Divorce and bankruptcy are often linked. Part of this is that divorce itself can be expensive. A person with limited savings may spend almost everything they have getting divorced, meaning that they then have to file for bankruptcy because the rest of their debt is unaffordable.
It is also important to note that divorce itself changes a person’s financial situation substantially. They may find that certain debts they took on before the marriage are no longer affordable once they are living on a single income.
The family home
One example of this is when people want to keep the home in the divorce. They do not want to have to move, and they want the stability of keeping the same house.
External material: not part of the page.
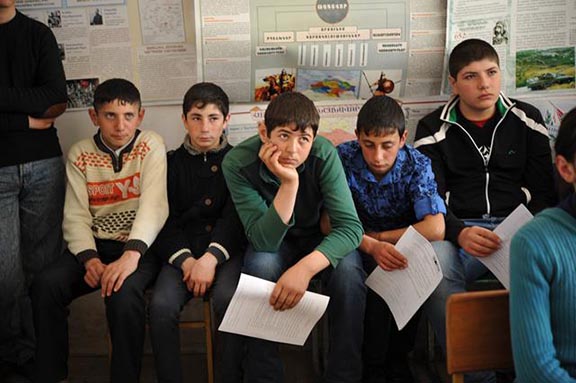 Students of the school in Martuni receiving various educationals from the different NGOs.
In many cases, the first step is to refinance their mortgage. This loan can become cost-prohibitive for some couples. Someone may not qualify for a mortgage on one income, even if they did on two, when they applied jointly with their previous spouse.
But even when a person qualifies for the new mortgage, it dramatically changes the percentage of their income that goes toward housing costs. Additionally, they have to take on the full cost of maintenance and upkeep, and they must pay utilities, home insurance, yearly property taxes and more. Many people think that they got what they wanted if they keep the house through the divorce, only to find out after the fact that it does not make financial sense and they cannot afford to pay their bills.
If you find yourself in this position, it is important to understand the bankruptcy options you have and the legal steps to take to create a positive financial future.